[Extract to read]
#####

I'm going to make a larger thread on the history of abortion beliefs & laws within religion. But for now since I'm new, I cannot. Unfortunately. For
now I will be brief, because the topic is large and there is a lot to say.
Firstly, I want to make clear that I believe the decision should be left up to the woman and doctor.
Secondly it is my understanding that those who are against abortion say they would ban it for moral reasons, i.e. that they believe it is
murder...which, to me seems to be based on religious background.
One thing that I have always found to be contradictory, is that these "abortion = murder" people also tend to value freedom of religion in this
country (as do I). However what I have not heard them address, is the fact that there are other religious beliefs aside from Christian, and not all
these other religions believe that abortion = murder. Thus a ban on all abortion would directly conflict with religious beliefs of others. For
example, in Jewish faith (which generally believes in access to abortion for women, except for in some orthodox communities):
Halacha (Jewish law) does define when a fetus becomes a nefesh (person). "...a baby...becomes a full-fledged human being when the head emerges
from the womb. Before then, the fetus is considered a 'partial life.' " 5 In the case of a "feet-first" delivery, it happens when most of the
fetal body is outside the mother's body.
A passage from the Mishna quotes a Jewish legal text from the second century CE. It describes the situation in which a woman's life is endangered
during childbirth. A D&X procedure (often called Partial Birth Abortion in recent years) might be used under these conditions today. However, this
technique was unknown in ancient times. The legal text states that the fetus must be dismembered and removed limb by limb. However, if "the greater
part" of the fetus had already been delivered, then the fetus could not be killed. This is based on the belief that the fetus only becomes a person
after most of its body emerges from the birth canal.
Another important aspect, is that in Jewish faith the decision to have an abortion is up to the rabbi in consultation with the woman, thus upon an
outright ban of abortion, this decision making power would be taken away and put in the hands of the government.
Other religions have various beliefs as to when abortion is acceptable. However another problem I see, is that in order for abortion to be defined as
murder, and thus banned, a fetus would have to legally be considered a full person, again this goes against what some religions and their laws
Something else that I thought was interesting, is that, historically, the Catholic Church considered abortion acceptable throughout much of history.

#####

[Problem set]
1) Say whether each statement agrees with the post on abortion and religion, answering yes or no and quoting the deciding words from the post. (a) Under Jewish law as described, a baby becomes a full-fledged human being when the head emerges from the womb. (b) The Mishna passage quotes a Jewish legal text from the third century CE. (c) In Jewish faith, the decision to have an abortion rests with the rabbi in consultation with the woman.
2) Repeat the section of the post on abortion and religion starting at "Secondly it is" and ending at "on religious background.".

#####

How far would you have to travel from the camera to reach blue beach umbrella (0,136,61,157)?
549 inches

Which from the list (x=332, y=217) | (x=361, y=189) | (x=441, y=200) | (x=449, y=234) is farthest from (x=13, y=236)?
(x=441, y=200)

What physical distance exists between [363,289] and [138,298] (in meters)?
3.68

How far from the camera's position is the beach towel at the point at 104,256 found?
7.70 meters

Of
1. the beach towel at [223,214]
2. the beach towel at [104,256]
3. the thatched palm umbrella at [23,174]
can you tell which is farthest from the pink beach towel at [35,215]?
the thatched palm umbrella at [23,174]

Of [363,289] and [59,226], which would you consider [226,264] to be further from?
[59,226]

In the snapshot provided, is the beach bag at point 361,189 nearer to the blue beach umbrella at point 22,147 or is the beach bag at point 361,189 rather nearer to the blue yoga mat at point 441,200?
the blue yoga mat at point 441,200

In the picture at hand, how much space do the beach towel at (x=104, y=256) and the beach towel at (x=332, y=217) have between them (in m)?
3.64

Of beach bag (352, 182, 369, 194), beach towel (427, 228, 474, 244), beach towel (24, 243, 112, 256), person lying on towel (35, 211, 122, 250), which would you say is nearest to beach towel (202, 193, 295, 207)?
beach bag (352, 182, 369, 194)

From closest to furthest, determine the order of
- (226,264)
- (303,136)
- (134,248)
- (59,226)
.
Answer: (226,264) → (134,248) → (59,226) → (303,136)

#####

[List of answers]
1)
(a) Yes: "becomes a full-fledged human being when the head emerges from the womb"
(b) No: "quotes a Jewish legal text from the second century CE"
(c) Yes: "the decision to have an abortion is up to the rabbi in consultation with the woman"

2)
Secondly it is my understanding that those who are against abortion say they would ban it for moral reasons, i.e. that they believe it is
murder...which, to me seems to be based on religious background.